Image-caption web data
━━━━━━━━━━

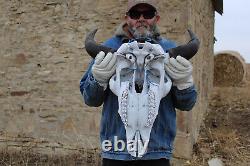 Buffalo Bison Head Skull Horns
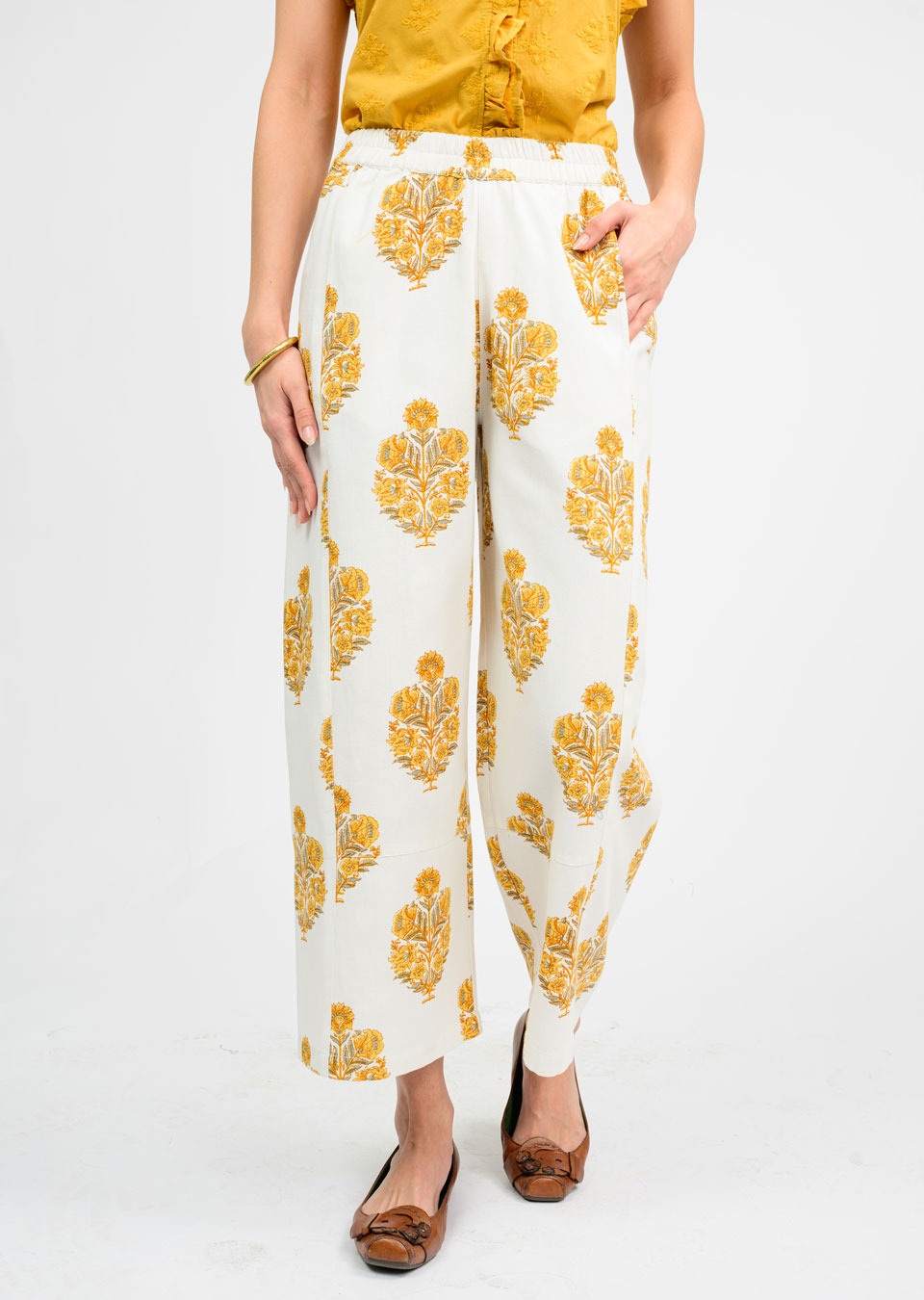 The Brynn Block Print Pant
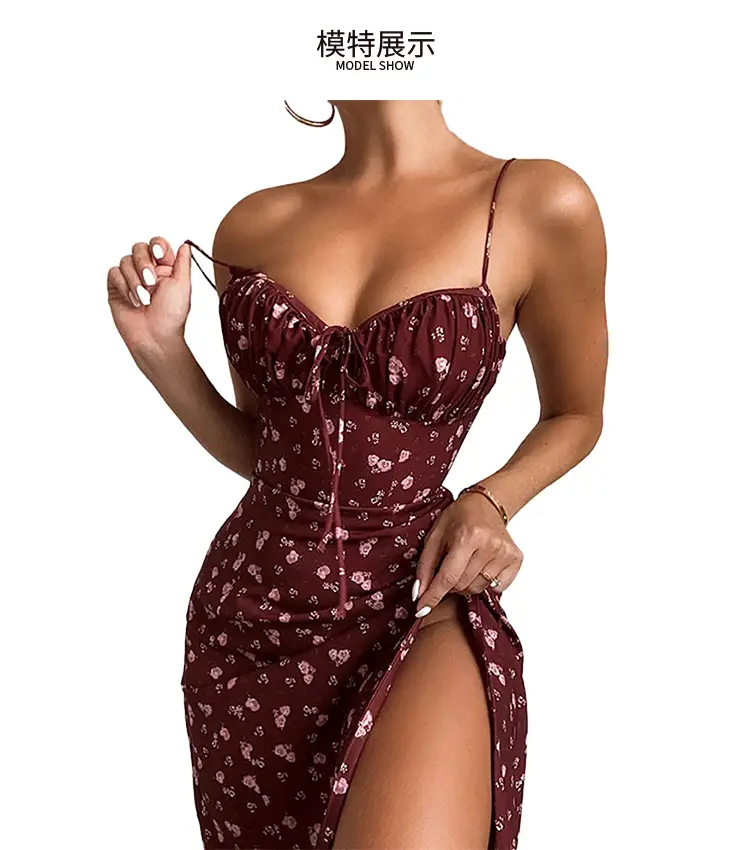 Printed Strap Dress for Women Spring New 2026 — feature 5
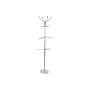 Hattestativ DKD Home Decor Silber Stahl Kautschukholz (45 x 42 x 180 cm) von DKD Home Decor, Garderobenständer - Ref: S302630...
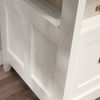 Ellery 58.74" L-Shaped Office Desk with Cable Management – Soft White | Bureau en forme de L Ellery de 58,74 po avec système de gestion des câbles - blanc doux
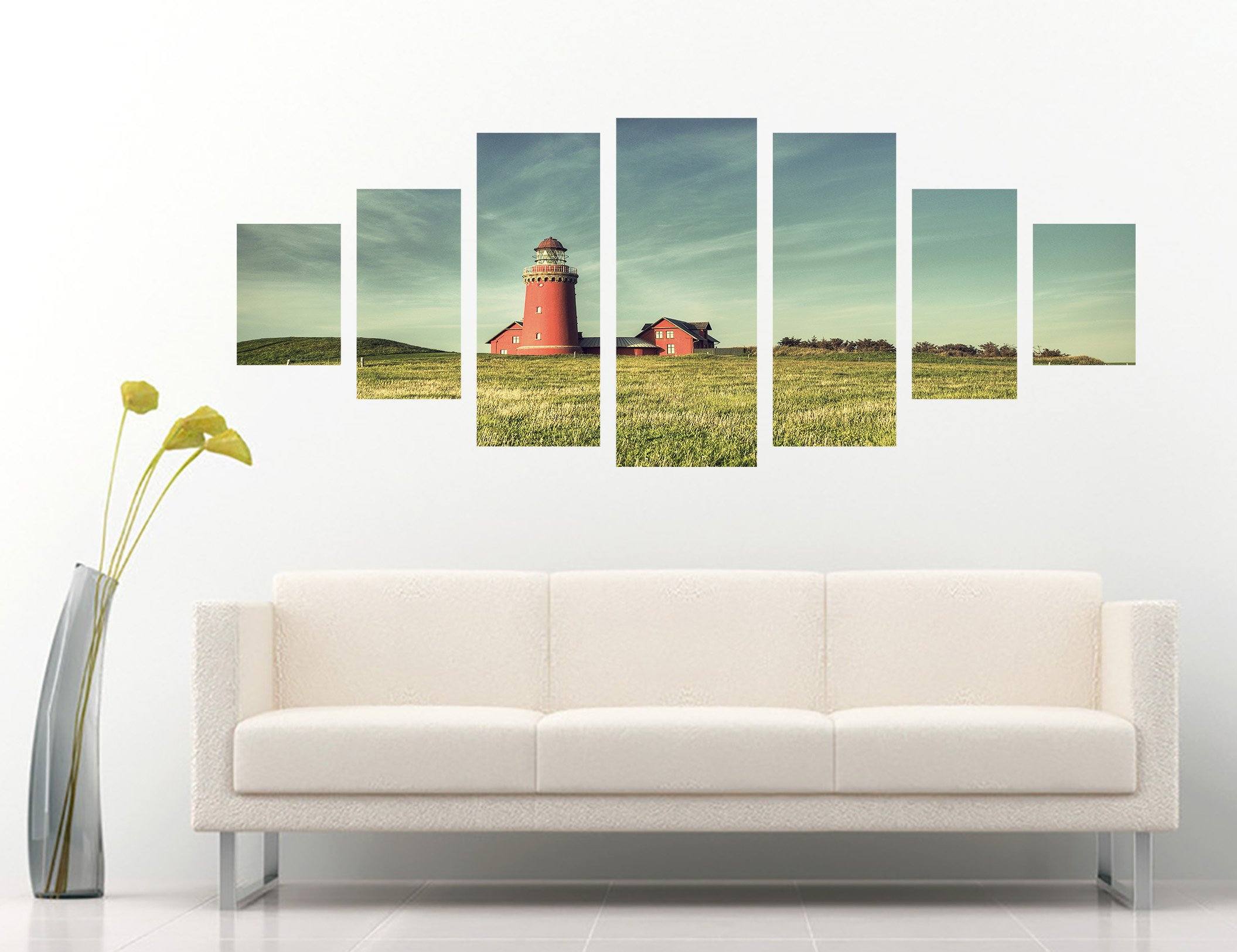 3D Red House 027 Unframed Print Wallpaper Wallpaper AJ Wallpaper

━━━━━━━━━━

Can you put the text of every record above into a numbered list, dropping any blank lines and leaving the pictures out of your answer?

Output for this task>
1.  Buffalo Bison Head Skull Horns
2.  The Brynn Block Print Pant
3.  Printed Strap Dress for Women Spring New 2026 — feature 5
4.  Hattestativ DKD Home Decor Silber Stahl Kautschukholz (45 x 42 x 180 cm) von DKD Home Decor, Garderobenständer - Ref: S302630...
5.  Ellery 58.74" L-Shaped Office Desk with Cable Management – Soft White | Bureau en forme de L Ellery de 58,74 po avec système de gestion des câbles - blanc doux
6.  3D Red House 027 Unframed Print Wallpaper Wallpaper AJ Wallpaper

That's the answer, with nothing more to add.